▶ _Goal of the exercise_
Nothing but the data itself, reproduced exactly, is the expected answer.

(Data excerpts)
──────
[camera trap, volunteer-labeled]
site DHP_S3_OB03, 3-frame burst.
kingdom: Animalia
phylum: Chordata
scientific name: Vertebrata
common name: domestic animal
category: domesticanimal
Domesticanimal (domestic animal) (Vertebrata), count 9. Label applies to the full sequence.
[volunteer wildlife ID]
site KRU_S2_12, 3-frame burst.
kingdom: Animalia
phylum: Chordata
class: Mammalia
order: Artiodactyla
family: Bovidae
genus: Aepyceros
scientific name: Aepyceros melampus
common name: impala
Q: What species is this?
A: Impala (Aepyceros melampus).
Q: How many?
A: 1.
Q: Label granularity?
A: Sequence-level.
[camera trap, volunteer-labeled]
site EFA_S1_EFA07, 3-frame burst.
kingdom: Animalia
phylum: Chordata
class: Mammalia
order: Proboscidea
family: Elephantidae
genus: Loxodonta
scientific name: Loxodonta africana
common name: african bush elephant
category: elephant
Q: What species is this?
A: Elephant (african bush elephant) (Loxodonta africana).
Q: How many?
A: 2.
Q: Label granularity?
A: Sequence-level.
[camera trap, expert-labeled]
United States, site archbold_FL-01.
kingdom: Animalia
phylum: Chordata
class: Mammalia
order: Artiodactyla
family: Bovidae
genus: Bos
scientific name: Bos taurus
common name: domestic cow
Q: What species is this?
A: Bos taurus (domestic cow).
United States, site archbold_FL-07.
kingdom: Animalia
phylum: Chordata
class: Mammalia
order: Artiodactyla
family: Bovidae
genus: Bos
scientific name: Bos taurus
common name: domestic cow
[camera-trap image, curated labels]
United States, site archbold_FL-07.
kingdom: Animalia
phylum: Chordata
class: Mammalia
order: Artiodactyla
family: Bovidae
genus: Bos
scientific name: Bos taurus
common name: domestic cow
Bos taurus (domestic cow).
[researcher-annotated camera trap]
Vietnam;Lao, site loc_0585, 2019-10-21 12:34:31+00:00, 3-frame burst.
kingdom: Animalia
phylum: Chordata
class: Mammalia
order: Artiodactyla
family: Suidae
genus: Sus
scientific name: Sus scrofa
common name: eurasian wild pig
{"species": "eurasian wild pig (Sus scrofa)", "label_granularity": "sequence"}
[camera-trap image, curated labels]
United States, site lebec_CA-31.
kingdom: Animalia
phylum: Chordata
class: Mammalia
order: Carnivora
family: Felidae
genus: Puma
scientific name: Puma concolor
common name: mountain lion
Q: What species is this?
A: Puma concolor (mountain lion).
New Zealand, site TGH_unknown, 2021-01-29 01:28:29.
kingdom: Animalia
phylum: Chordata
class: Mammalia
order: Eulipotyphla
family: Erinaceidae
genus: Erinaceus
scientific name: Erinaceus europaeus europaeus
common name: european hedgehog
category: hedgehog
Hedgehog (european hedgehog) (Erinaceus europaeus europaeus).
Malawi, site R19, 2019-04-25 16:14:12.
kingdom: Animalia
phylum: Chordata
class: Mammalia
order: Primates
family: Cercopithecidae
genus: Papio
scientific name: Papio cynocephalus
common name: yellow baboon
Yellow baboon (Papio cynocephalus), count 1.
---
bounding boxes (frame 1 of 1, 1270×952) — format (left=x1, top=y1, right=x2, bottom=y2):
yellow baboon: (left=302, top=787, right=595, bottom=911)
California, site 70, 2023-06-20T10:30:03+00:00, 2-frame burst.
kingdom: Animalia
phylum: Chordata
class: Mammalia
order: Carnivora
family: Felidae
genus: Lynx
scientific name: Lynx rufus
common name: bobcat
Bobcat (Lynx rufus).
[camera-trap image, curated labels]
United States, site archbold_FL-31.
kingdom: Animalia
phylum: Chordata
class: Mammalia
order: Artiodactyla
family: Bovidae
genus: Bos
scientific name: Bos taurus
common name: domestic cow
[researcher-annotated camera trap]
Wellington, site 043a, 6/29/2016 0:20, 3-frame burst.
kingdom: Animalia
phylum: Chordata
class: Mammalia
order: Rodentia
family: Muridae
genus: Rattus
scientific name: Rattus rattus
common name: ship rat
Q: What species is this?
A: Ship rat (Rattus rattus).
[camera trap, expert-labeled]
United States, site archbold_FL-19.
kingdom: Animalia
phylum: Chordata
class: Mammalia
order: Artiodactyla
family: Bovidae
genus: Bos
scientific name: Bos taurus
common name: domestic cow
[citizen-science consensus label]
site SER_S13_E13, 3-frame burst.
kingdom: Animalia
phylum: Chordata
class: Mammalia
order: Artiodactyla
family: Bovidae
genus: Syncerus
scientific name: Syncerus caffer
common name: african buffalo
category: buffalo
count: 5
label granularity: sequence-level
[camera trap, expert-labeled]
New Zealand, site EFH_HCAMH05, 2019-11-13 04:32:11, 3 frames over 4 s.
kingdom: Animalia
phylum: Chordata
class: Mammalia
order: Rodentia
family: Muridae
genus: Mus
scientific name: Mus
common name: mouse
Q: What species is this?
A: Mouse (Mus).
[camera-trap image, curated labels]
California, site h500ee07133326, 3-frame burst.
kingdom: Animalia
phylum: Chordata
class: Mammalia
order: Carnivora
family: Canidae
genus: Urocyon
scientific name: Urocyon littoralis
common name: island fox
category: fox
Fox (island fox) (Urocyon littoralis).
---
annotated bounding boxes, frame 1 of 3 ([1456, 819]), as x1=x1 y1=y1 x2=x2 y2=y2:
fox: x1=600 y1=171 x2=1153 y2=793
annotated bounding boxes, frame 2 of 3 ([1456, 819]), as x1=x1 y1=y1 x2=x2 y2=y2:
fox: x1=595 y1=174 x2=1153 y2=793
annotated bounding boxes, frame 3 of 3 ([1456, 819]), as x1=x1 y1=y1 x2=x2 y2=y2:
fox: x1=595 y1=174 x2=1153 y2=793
──────
▶ _Answer space_
[camera trap, volunteer-labeled]
site DHP_S3_OB03, 3-frame burst.
kingdom: Animalia
phylum: Chordata
scientific name: Vertebrata
common name: domestic animal
category: domesticanimal
Domesticanimal (domestic animal) (Vertebrata), count 9. Label applies to the full sequence.
[volunteer wildlife ID]
site KRU_S2_12, 3-frame burst.
kingdom: Animalia
phylum: Chordata
class: Mammalia
order: Artiodactyla
family: Bovidae
genus: Aepyceros
scientific name: Aepyceros melampus
common name: impala
Q: What species is this?
A: Impala (Aepyceros melampus).
Q: How many?
A: 1.
Q: Label granularity?
A: Sequence-level.
[camera trap, volunteer-labeled]
site EFA_S1_EFA07, 3-frame burst.
kingdom: Animalia
phylum: Chordata
class: Mammalia
order: Proboscidea
family: Elephantidae
genus: Loxodonta
scientific name: Loxodonta africana
common name: african bush elephant
category: elephant
Q: What species is this?
A: Elephant (african bush elephant) (Loxodonta africana).
Q: How many?
A: 2.
Q: Label granularity?
A: Sequence-level.
[camera trap, expert-labeled]
United States, site archbold_FL-01.
kingdom: Animalia
phylum: Chordata
class: Mammalia
order: Artiodactyla
family: Bovidae
genus: Bos
scientific name: Bos taurus
common name: domestic cow
Q: What species is this?
A: Bos taurus (domestic cow).
United States, site archbold_FL-07.
kingdom: Animalia
phylum: Chordata
class: Mammalia
order: Artiodactyla
family: Bovidae
genus: Bos
scientific name: Bos taurus
common name: domestic cow
[camera-trap image, curated labels]
United States, site archbold_FL-07.
kingdom: Animalia
phylum: Chordata
class: Mammalia
order: Artiodactyla
family: Bovidae
genus: Bos
scientific name: Bos taurus
common name: domestic cow
Bos taurus (domestic cow).
[researcher-annotated camera trap]
Vietnam;Lao, site loc_0585, 2019-10-21 12:34:31+00:00, 3-frame burst.
kingdom: Animalia
phylum: Chordata
class: Mammalia
order: Artiodactyla
family: Suidae
genus: Sus
scientific name: Sus scrofa
common name: eurasian wild pig
{"species": "eurasian wild pig (Sus scrofa)", "label_granularity": "sequence"}
[camera-trap image, curated labels]
United States, site lebec_CA-31.
kingdom: Animalia
phylum: Chordata
class: Mammalia
order: Carnivora
family: Felidae
genus: Puma
scientific name: Puma concolor
common name: mountain lion
Q: What species is this?
A: Puma concolor (mountain lion).
New Zealand, site TGH_unknown, 2021-01-29 01:28:29.
kingdom: Animalia
phylum: Chordata
class: Mammalia
order: Eulipotyphla
family: Erinaceidae
genus: Erinaceus
scientific name: Erinaceus europaeus europaeus
common name: european hedgehog
category: hedgehog
Hedgehog (european hedgehog) (Erinaceus europaeus europaeus).
Malawi, site R19, 2019-04-25 16:14:12.
kingdom: Animalia
phylum: Chordata
class: Mammalia
order: Primates
family: Cercopithecidae
genus: Papio
scientific name: Papio cynocephalus
common name: yellow baboon
Yellow baboon (Papio cynocephalus), count 1.
---
bounding boxes (frame 1 of 1, 1270×952) — format (left=x1, top=y1, right=x2, bottom=y2):
yellow baboon: (left=302, top=787, right=595, bottom=911)
California, site 70, 2023-06-20T10:30:03+00:00, 2-frame burst.
kingdom: Animalia
phylum: Chordata
class: Mammalia
order: Carnivora
family: Felidae
genus: Lynx
scientific name: Lynx rufus
common name: bobcat
Bobcat (Lynx rufus).
[camera-trap image, curated labels]
United States, site archbold_FL-31.
kingdom: Animalia
phylum: Chordata
class: Mammalia
order: Artiodactyla
family: Bovidae
genus: Bos
scientific name: Bos taurus
common name: domestic cow
[researcher-annotated camera trap]
Wellington, site 043a, 6/29/2016 0:20, 3-frame burst.
kingdom: Animalia
phylum: Chordata
class: Mammalia
order: Rodentia
family: Muridae
genus: Rattus
scientific name: Rattus rattus
common name: ship rat
Q: What species is this?
A: Ship rat (Rattus rattus).
[camera trap, expert-labeled]
United States, site archbold_FL-19.
kingdom: Animalia
phylum: Chordata
class: Mammalia
order: Artiodactyla
family: Bovidae
genus: Bos
scientific name: Bos taurus
common name: domestic cow
[citizen-science consensus label]
site SER_S13_E13, 3-frame burst.
kingdom: Animalia
phylum: Chordata
class: Mammalia
order: Artiodactyla
family: Bovidae
genus: Syncerus
scientific name: Syncerus caffer
common name: african buffalo
category: buffalo
count: 5
label granularity: sequence-level
[camera trap, expert-labeled]
New Zealand, site EFH_HCAMH05, 2019-11-13 04:32:11, 3 frames over 4 s.
kingdom: Animalia
phylum: Chordata
class: Mammalia
order: Rodentia
family: Muridae
genus: Mus
scientific name: Mus
common name: mouse
Q: What species is this?
A: Mouse (Mus).
[camera-trap image, curated labels]
California, site h500ee07133326, 3-frame burst.
kingdom: Animalia
phylum: Chordata
class: Mammalia
order: Carnivora
family: Canidae
genus: Urocyon
scientific name: Urocyon littoralis
common name: island fox
category: fox
Fox (island fox) (Urocyon littoralis).
---
annotated bounding boxes, frame 1 of 3 ([1456, 819]), as x1=x1 y1=y1 x2=x2 y2=y2:
fox: x1=600 y1=171 x2=1153 y2=793
annotated bounding boxes, frame 2 of 3 ([1456, 819]), as x1=x1 y1=y1 x2=x2 y2=y2:
fox: x1=595 y1=174 x2=1153 y2=793
annotated bounding boxes, frame 3 of 3 ([1456, 819]), as x1=x1 y1=y1 x2=x2 y2=y2:
fox: x1=595 y1=174 x2=1153 y2=793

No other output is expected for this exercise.